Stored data
----
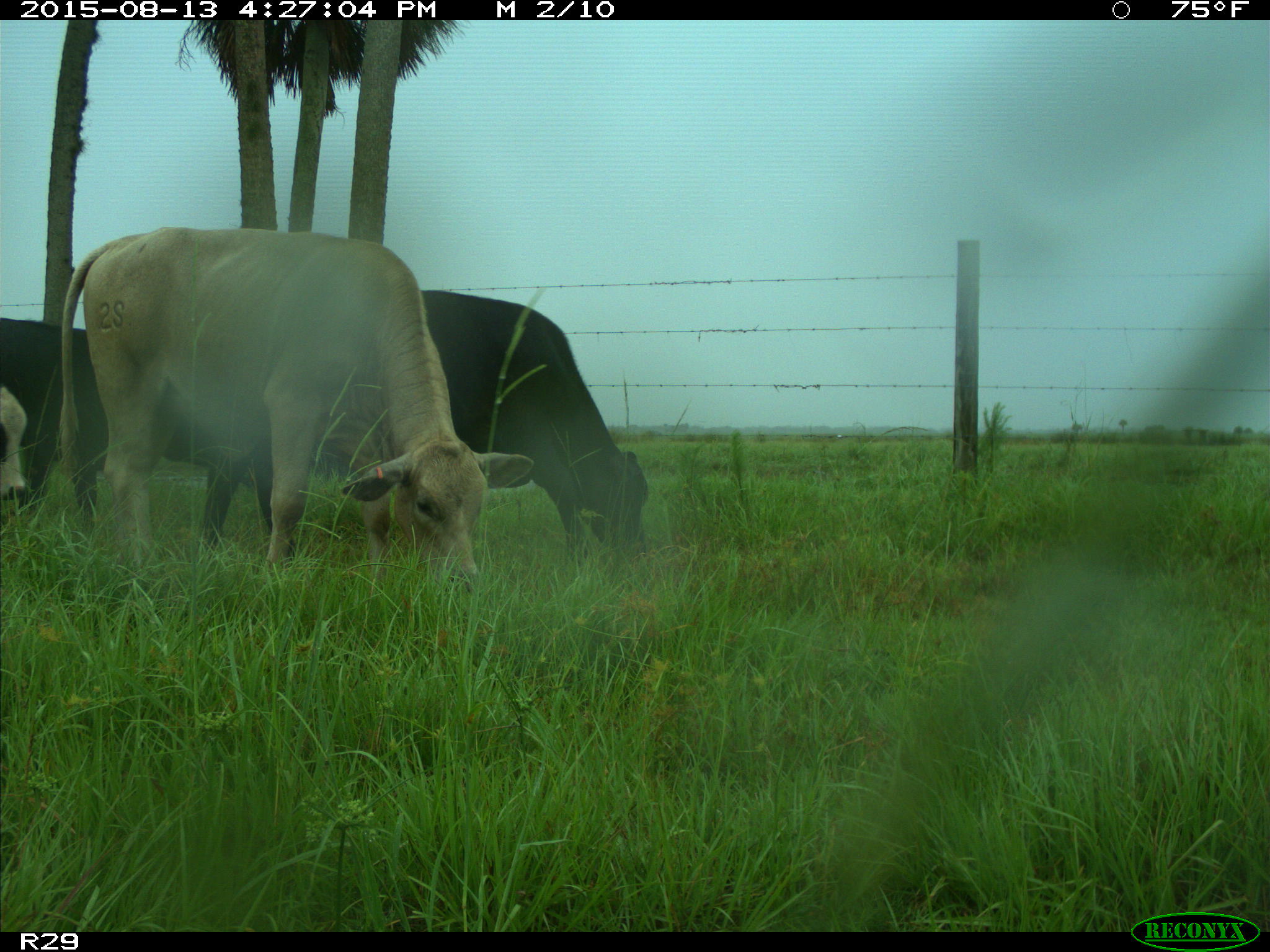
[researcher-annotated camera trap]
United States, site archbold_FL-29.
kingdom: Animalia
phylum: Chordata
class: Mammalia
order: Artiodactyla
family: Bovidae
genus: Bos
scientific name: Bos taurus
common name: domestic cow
----
Task item
Return every line above verbatim, pictures excluded.

Answer box
[researcher-annotated camera trap]
United States, site archbold_FL-29.
kingdom: Animalia
phylum: Chordata
class: Mammalia
order: Artiodactyla
family: Bovidae
genus: Bos
scientific name: Bos taurus
common name: domestic cow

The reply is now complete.